LIB and SC are both alternative energy storage devices, which store energy via orbital electron exchange (chemically) and by electrostatically (physically) separating positive and negative charges, respectively. Most liquid electrolytes used in these commercial electrochemical devices are obtained by dissolving a salt like lithium salt, or tetraethylammonium tetrafluoroborate in a specific solvent like alkylcarbonate mixture or the acetonitrile (ACN), respectively. Nevertheless, many issues often linked to the stability of selected electrolytes limit their lifetime. For example, it is reported in the literature that the oxidation reaction of the LIB electrolyte at high potentials leads to the formation of gases like methane, ethane, carbon dioxide and carbon monoxide when high potentials are applied to the electrode, which increases the pressure inside the sealed cell and modify then the physical properties of the electrolytes. While in the case of SC, the main issue links to the use of the tetraethylammonium tetrafluoroborate and ACN-based electrolyte is its safety since under certain special conditions ACN can produce hydrogen cyanide (HCN) when is burned. In fact, amount of HCN produced depends on volume of ACN, temperature of fire and environment. Nevertheless, these issues cannot be evaluated without the simultaneous knowledge of their thermodynamic properties, fluid phase equilibria and electrochemical properties in presence and in absence of external stimulus (presence of gas, temperature, etc.).
This project will address this perspective by developing first a new and original apparatus based on an isochoric saturation technique, supplied by an analysis of the gas phase composition using a Gas Chromatography, combined with different electrochemical devices (voltamperometer, potentiostat or gavalnostat) that allows the simultaneous determination in real conditions of the fluid phase equilibria through pVTxy measurements and the electrochemical properties of a wide range of electrolytes for LIB and SC applications in order to understand factors, which limit electrolytes lifetime and safety.
Additionally, during this project, an approach which consists to cover these properties with the objectives to study ionic liquids, ILs, as an additive component, and not as a media, will be also investigated in useful technological solvents like alkylcarbonates (for their uses in LIB), acetonitrile and other dinitrile structures (for their uses in SC).
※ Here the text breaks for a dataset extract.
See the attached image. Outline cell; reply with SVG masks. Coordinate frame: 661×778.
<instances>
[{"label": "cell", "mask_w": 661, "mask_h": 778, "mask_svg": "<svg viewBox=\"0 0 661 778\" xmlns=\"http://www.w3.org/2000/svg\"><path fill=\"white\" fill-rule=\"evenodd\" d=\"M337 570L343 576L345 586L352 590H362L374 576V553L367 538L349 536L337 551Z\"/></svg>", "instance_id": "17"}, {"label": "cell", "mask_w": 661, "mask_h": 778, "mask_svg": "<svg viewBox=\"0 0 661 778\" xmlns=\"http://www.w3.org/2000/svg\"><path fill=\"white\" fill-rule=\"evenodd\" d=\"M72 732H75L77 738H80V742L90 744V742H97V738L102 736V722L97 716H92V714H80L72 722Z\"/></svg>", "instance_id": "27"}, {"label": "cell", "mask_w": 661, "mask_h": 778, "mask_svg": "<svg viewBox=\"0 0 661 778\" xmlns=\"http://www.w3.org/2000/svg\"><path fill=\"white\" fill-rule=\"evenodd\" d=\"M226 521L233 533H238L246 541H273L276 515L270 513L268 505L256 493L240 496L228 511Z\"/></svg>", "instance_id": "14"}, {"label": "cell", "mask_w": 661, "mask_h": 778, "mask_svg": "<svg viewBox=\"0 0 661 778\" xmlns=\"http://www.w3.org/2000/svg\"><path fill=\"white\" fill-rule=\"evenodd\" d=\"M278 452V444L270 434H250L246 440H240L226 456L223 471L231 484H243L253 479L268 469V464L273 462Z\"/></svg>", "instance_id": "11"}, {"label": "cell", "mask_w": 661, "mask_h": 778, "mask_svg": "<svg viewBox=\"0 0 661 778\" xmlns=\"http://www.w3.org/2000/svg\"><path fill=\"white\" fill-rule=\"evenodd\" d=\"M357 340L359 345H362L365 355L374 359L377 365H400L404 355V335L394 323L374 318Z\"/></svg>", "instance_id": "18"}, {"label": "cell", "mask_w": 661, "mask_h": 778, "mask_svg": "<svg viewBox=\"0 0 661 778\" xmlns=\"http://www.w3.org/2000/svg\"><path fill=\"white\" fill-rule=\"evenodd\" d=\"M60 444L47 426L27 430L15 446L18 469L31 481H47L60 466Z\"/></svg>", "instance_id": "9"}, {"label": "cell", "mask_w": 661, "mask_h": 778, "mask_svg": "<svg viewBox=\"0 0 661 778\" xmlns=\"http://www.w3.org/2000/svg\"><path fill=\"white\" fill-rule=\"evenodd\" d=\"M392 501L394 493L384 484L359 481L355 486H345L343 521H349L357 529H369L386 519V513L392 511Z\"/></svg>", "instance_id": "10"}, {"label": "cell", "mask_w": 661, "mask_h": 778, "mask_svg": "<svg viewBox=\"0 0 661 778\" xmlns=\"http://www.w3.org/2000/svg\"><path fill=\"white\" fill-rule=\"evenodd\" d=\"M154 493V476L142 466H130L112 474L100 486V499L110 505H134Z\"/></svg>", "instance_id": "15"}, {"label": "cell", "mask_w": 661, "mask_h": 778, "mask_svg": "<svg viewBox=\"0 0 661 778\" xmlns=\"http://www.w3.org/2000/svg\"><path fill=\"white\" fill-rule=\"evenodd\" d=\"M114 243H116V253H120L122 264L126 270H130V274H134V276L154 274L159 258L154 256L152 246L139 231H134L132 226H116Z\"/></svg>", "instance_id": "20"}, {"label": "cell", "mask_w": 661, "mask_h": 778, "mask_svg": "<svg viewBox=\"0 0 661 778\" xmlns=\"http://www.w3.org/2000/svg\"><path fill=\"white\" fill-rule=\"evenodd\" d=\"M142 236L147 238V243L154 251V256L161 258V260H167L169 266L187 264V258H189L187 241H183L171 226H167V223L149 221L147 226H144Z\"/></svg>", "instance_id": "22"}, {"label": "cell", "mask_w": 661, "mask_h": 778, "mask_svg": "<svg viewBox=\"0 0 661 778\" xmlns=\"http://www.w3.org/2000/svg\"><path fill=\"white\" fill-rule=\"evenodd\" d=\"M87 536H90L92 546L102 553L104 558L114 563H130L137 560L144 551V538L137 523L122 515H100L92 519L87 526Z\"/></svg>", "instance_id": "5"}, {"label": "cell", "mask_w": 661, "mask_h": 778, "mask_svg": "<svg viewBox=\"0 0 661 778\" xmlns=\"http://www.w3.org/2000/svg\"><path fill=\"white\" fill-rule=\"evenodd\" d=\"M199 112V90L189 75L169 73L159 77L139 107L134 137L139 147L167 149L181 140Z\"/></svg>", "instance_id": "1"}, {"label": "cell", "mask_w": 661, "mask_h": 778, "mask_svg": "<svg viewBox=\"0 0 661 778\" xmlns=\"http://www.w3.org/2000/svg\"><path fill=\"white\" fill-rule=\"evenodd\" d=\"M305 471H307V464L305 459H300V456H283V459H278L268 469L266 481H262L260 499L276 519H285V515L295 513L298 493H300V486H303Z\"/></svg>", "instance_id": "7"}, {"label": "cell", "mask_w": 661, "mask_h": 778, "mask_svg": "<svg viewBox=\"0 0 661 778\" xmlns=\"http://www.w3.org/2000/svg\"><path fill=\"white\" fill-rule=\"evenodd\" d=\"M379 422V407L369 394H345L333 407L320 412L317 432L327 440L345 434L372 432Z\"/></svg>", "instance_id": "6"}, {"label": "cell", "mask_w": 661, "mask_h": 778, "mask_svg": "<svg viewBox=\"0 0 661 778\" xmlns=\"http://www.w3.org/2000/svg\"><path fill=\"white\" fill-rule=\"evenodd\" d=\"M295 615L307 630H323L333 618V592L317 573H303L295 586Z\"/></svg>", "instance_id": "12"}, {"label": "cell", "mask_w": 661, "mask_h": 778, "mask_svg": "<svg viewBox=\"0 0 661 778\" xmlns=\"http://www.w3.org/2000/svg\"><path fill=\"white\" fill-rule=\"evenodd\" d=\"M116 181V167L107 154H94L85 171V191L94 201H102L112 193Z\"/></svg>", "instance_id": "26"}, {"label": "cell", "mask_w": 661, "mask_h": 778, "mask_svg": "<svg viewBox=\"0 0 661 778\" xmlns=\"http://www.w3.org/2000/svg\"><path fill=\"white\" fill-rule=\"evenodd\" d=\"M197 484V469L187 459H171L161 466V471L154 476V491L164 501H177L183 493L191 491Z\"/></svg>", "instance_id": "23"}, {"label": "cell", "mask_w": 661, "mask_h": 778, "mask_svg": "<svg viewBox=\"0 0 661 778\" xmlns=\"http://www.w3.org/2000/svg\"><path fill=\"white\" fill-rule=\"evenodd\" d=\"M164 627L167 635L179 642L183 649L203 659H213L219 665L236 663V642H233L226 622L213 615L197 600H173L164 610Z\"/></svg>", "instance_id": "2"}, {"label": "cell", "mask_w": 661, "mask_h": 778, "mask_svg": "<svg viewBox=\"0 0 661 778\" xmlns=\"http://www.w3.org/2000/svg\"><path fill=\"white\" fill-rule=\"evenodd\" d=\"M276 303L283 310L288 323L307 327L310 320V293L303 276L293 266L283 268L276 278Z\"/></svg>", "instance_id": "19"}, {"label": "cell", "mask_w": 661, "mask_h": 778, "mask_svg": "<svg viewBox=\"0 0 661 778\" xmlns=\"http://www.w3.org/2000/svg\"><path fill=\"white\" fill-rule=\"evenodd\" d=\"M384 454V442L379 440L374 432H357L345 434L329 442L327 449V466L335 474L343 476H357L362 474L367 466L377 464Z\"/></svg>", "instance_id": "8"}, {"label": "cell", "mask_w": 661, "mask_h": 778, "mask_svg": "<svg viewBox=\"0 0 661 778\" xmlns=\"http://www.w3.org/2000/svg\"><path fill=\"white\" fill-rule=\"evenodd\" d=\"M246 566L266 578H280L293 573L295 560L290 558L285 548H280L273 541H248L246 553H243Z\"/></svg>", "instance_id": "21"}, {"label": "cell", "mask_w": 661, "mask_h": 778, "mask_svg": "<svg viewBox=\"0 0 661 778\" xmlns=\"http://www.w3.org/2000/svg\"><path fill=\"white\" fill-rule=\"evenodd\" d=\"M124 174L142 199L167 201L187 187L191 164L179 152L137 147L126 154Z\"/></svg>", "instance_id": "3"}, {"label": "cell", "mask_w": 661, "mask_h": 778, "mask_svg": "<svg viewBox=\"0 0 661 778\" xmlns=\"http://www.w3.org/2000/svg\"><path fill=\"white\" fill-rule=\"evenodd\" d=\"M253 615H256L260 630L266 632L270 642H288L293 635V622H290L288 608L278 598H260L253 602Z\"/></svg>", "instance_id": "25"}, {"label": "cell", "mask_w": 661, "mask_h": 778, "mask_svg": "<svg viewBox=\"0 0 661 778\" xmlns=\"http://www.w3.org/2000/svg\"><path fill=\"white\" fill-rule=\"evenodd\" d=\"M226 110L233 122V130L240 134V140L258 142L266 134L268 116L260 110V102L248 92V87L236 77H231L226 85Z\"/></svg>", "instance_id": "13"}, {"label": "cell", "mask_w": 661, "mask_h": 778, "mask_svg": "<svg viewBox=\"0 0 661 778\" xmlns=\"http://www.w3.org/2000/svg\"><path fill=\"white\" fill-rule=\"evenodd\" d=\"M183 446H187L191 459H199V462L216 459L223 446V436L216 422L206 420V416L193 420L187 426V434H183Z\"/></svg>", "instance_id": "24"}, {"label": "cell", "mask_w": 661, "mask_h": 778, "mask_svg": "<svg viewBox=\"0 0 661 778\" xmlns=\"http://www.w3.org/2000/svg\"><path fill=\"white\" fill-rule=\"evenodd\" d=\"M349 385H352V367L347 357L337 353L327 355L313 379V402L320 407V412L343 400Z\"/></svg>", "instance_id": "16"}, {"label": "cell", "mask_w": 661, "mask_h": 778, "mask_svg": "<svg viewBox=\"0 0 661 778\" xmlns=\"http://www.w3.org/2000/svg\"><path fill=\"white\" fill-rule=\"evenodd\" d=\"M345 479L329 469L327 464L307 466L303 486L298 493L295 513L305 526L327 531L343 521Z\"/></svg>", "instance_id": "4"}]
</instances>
This choice was made with the objective to keep the advantages of each solvent and improve their disadvantages (corrosive, volatile) by adding small quantity of IL. To clarify the differences between ILs and molten salts, similar experiences will be also investigated using the tetraethylammonium tetrafluoroborate for its use in SC.
For that, we plan to focus then our effort on the effect of the electrolyte formulation on their unique properties like the solvation, volumetric, thermal, electrochemical, thermodynamic and transport properties by using the original apparatus proposed in this project and different experimental and theoretical techniques already available and developed at QUB. Additionally, the electrochemical stability of each electrolyte will be determined by applying different charge-discharge cycles and by analysing then the gas phase composition changes over the time and temperature. Furthermore, the effect of presence of degradation products, like ethane and carbon dioxide, on the properties of the electrolytes will be also investigated in situ. The determination of the ethane and carbon dioxide solubility in the selected electrolytes will be then determined to dress some conclusions on the main advantages and disadvantages to use ILs rather than classical molten salts, as well as, to propose key parameters to improve the stability of electrolytes for LIB and SC applications.
|